GFL asks county to dismiss remedial orders

By Sharon McLeay Times Contributor

GFL Environmental Inc.’s lawyer, Stephen Roberts, boldly asked Wheatland County to dismiss remedial orders against GFL and cancel the review meeting held in council chambers on Aug. 20.
Roberts justified his request by maintaining that GFL was confused by the court ruling delivered on Aug. 9 at the Court of Queen’s Bench in Calgary by Master Justice L. Bernette Ho. He also said they hadn’t received a written copy of the ruling.
Justice Ho delivered an oral judgment on Aug. 9; however, Justice Ho went on holidays before she could review and sign off on the transcription of that ruling. She is back from holidays in September.
“We need some clarity provided by Justice Ho with respect to those issues, and in respect to the issues of this review application, which still exists,” stated Roberts. “It is on a court file, and it will still proceed eventually, as soon as possible we hope. We need her advice and directions as to what we should do next, as we apparently are not able to agree.”
The ruling upheld the stop order issued by Wheatland County and denied GFL rights to pursue a judicial review with the subdivision development appeal board. In a separate ruling, Justice Ho stayed Wheatland County access to the facility and access to GFL documents, stating they should have inspected the facility before the stop order.
There was no mention if Wheatland County advised Justice Ho that access to the facility was repeatedly denied, or if the county will appeal for access to assess and clean up the site.
Wheatland County also asked GFL to provide the county with a series of reports: progress reports on removal and processing of legacy piles, monitoring results of the leachate pond, control and development of an air monitoring program, implementation of an odour contingency response plan, operational reports, and ground water and odour management reports.
Roberts downplayed those types of requests from Wheatland County, stating they filed relevant reports with Alberta Environment.
On legal advice, county council agreed the review should continue.
Roberts presented a memory lane summary of interactions between GFL, Neighbours Against Pollution (NAP) and Wheatland County over the last eight years, referencing various interactional documents exchanged by the parties and Alberta Environment.
“While they were not able to meet all the requests from NAP, they were dedicated to maintaining a positive relationship with Wheatland County and its residents,” said Roberts.

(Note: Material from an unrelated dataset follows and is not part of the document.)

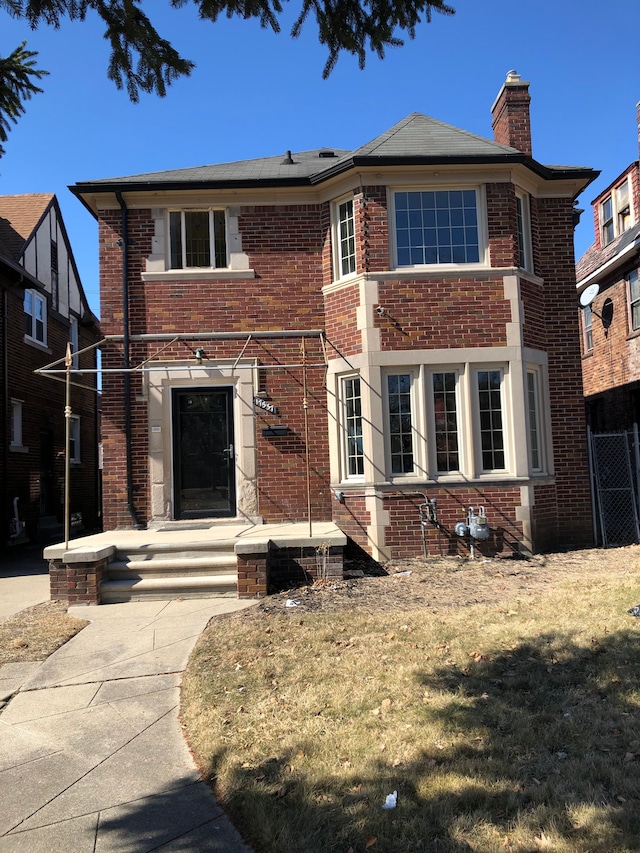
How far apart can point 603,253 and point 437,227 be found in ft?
32.5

He maintained that the contentious drywall and sulphur piles were no longer on-site, and litter and other concerns had been resolved. Later he admitted in discussing another document from June 2019, GFL asked for 20 more months to dispose of the legacy piles. He downplayed the presence of plastic in the piles because Alberta Environment showed no concerns.
He discounted that any of the practises constituted a nuisance and disputed the amount of processing times needed to remove the piles. He also qualified that the facility falls under agricultural designations.

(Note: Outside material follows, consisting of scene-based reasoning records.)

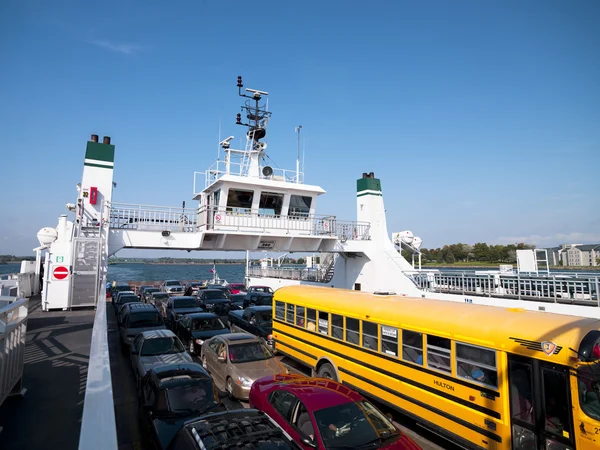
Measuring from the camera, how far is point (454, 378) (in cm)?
613

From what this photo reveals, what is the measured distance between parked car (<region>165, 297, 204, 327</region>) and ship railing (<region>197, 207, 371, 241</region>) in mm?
3622

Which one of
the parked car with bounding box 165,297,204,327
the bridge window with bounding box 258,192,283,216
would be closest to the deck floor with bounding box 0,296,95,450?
the parked car with bounding box 165,297,204,327

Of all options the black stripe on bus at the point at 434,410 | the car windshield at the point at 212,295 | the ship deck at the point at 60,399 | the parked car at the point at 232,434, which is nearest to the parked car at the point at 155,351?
the ship deck at the point at 60,399

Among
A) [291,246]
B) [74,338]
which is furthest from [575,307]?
[74,338]

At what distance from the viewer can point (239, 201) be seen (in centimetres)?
1956

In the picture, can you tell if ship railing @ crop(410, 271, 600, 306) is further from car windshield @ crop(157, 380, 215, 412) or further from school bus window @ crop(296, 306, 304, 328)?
car windshield @ crop(157, 380, 215, 412)

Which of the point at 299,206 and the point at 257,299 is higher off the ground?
the point at 299,206

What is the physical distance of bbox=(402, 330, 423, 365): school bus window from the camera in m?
6.90

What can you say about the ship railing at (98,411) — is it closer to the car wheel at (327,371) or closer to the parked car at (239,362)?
the parked car at (239,362)

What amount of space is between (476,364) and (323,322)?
4453mm

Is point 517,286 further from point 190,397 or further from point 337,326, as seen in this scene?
point 190,397

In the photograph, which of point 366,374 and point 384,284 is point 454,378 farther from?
point 384,284

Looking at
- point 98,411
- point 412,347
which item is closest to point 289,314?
point 412,347

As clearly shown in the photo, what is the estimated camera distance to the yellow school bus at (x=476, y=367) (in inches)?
187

“My friend on a number of occasions has stretched some of the definitions, by arguing the legacy piles are neglected by GFL,” stated Roberts.
He suggested that their legacy piles are processed as fast as possible.
Roberts mentioned several times that past problems referenced have no relevance to the remedial orders served, and maintained that the company updated residents and the county, and addressed concerns. He discredited correspondence sent in 2019 by Wheatland County CAO Brian Henderson with his interpretation of evidence in cross-examination transcripts in the case, which he felt proved assertions were not factual or credible.
Henderson had only recently taken on the role of interim CAO, so he could not truthfully and personally answer some of the questions posed. There was no mention of questioning the county’s previous CAO.
Roberts contested the deadline of seven days to register a review. In correspondence, Wheatland administration gave them a 14-day deadline; he stated that he interpreted that as a waiver of deadline.
Roberts concluded that the county was overstepping in its requests and had no jurisdiction over the site. He considered the requests of the county to access the GFL site repeatedly being denied by the company were only to obtain evidence that GFL were contravening terms of their registration. He suggested the county was challenging landowner rights over demands to access the property and modify activity and conditions on the property.
Roberts stated that it was imperative for everyone that property rights and freedoms are upheld. His main premise was that there was no need to comply to county regulations because they followed requirements under Alberta Environment registration.
Roberts stated that they would not change any actions until Justice Ho gave them direction.